(Input records Opens)

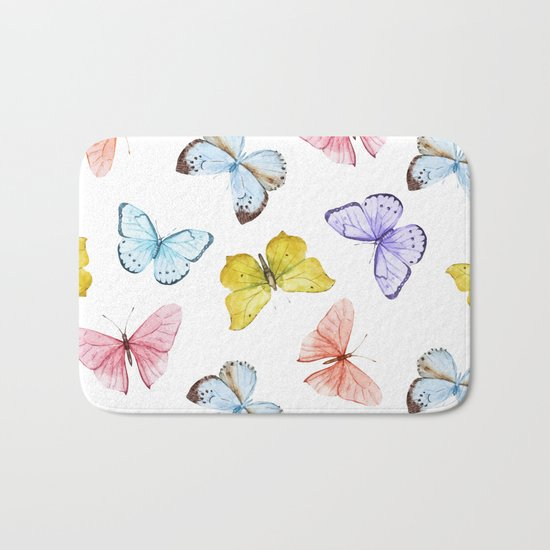 Butterfly Pattern 04 Bath Mat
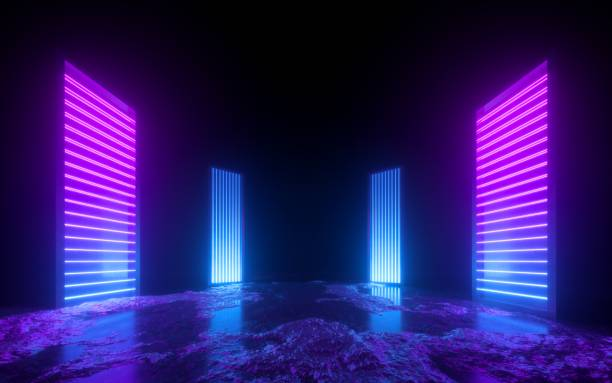 3d render, pink blue neon abstract background, glowing vertical panels in ultraviolet light, futuristic power generating technology, terrain 3d render, pink blue neon abstract background, glowing vertical panels in ultraviolet light, futuristic power generating technology, terrain stage performance space stock pictures, royalty-free photos & images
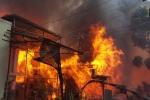 Đà Lạt: Cháy lớn giữa khu dân cư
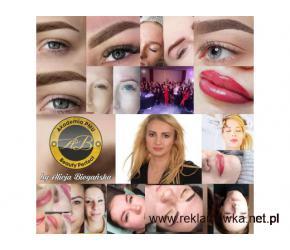 Poszukiwane modelki na makijaż permenentny brwi na mistrzostwa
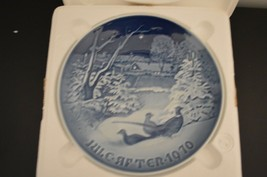 OB Bing and Grondahl Christmas Plate 1970 ANTIQUE COLLECTIBLE PLATE - $3.94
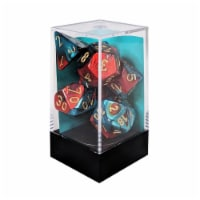 Chessex 7 Set Dice Gemini Red-Teal/Gold CHX 26462 - 1 Unit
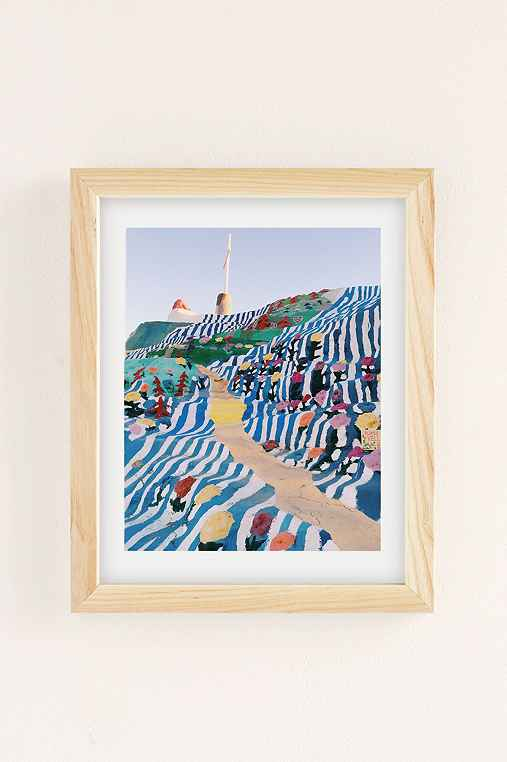 Kevin Russ Salvation Staircase Art Print,NATURAL WOOD FRAME,18X24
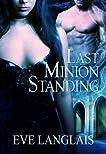 Last Minion Standing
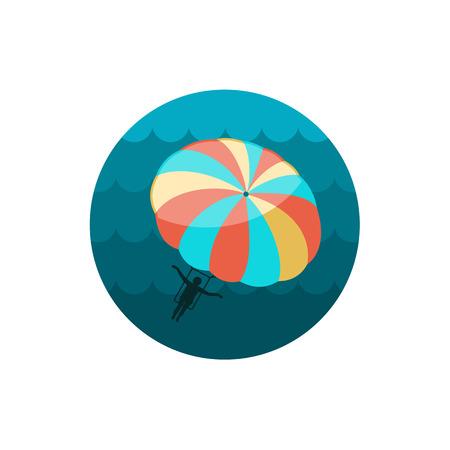 kiting: Parasailing. Summer kiting activity vector icon. Beach. Summer. Summertime. Holiday. Vacation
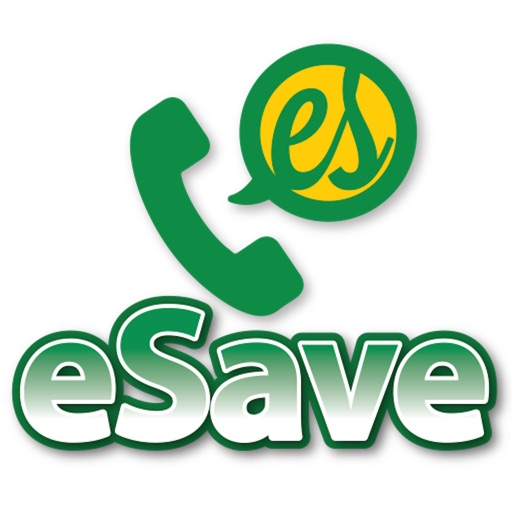 Download eSave Dialer free for iPhone, iPod and iPad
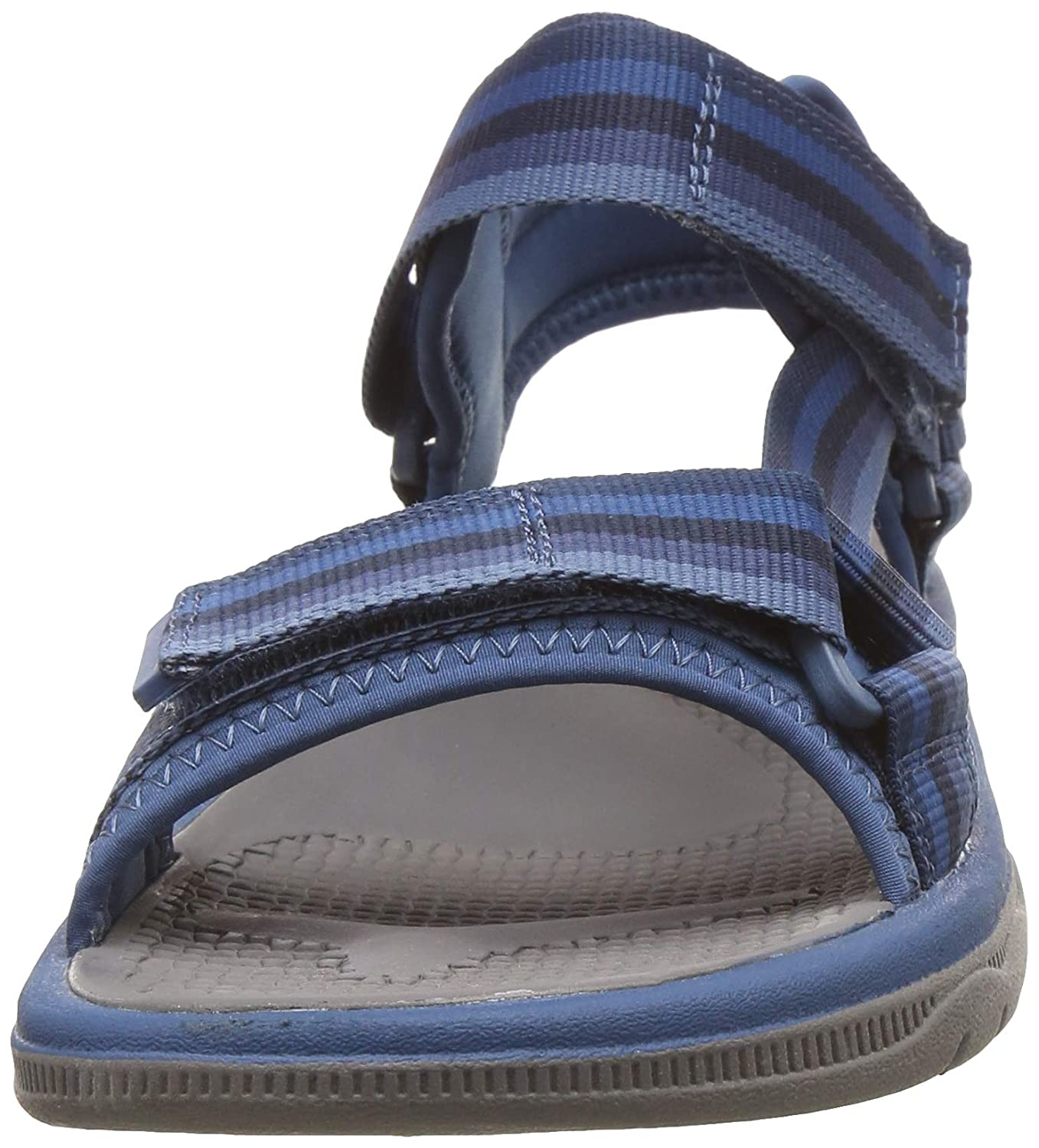 13fbab1c7e83 Clarks Men s Balta Reef Floaters  Buy Online at Low Prices in India -  Amazon.in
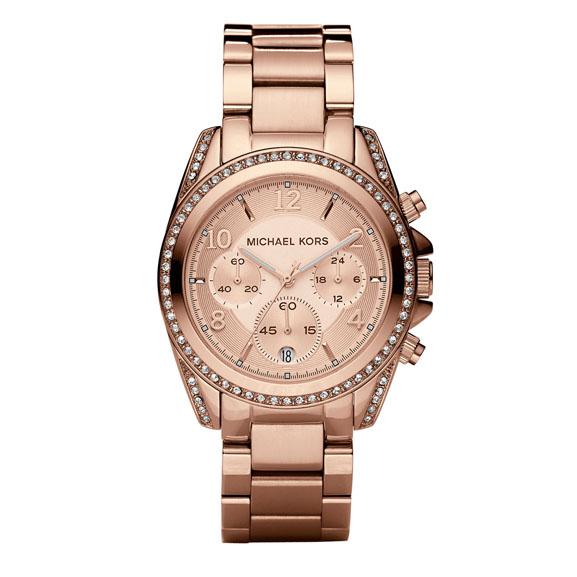 michael-kors-horloge-rose-goud-bijenkorf-sale-3 Musthaves: Michael Kors horloge's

(Input records Closes)

■ **What is required**: First drop every picture, then print the data above exactly as it stands.

■ **Exercise output**:
 Butterfly Pattern 04 Bath Mat
 3d render, pink blue neon abstract background, glowing vertical panels in ultraviolet light, futuristic power generating technology, terrain 3d render, pink blue neon abstract background, glowing vertical panels in ultraviolet light, futuristic power generating technology, terrain stage performance space stock pictures, royalty-free photos & images
 Đà Lạt: Cháy lớn giữa khu dân cư
 Poszukiwane modelki na makijaż permenentny brwi na mistrzostwa
 OB Bing and Grondahl Christmas Plate 1970 ANTIQUE COLLECTIBLE PLATE - $3.94
 Chessex 7 Set Dice Gemini Red-Teal/Gold CHX 26462 - 1 Unit
 Kevin Russ Salvation Staircase Art Print,NATURAL WOOD FRAME,18X24
 Last Minion Standing
 kiting: Parasailing. Summer kiting activity vector icon. Beach. Summer. Summertime. Holiday. Vacation
 Download eSave Dialer free for iPhone, iPod and iPad
 13fbab1c7e83 Clarks Men s Balta Reef Floaters  Buy Online at Low Prices in India -  Amazon.in
 michael-kors-horloge-rose-goud-bijenkorf-sale-3 Musthaves: Michael Kors horloge's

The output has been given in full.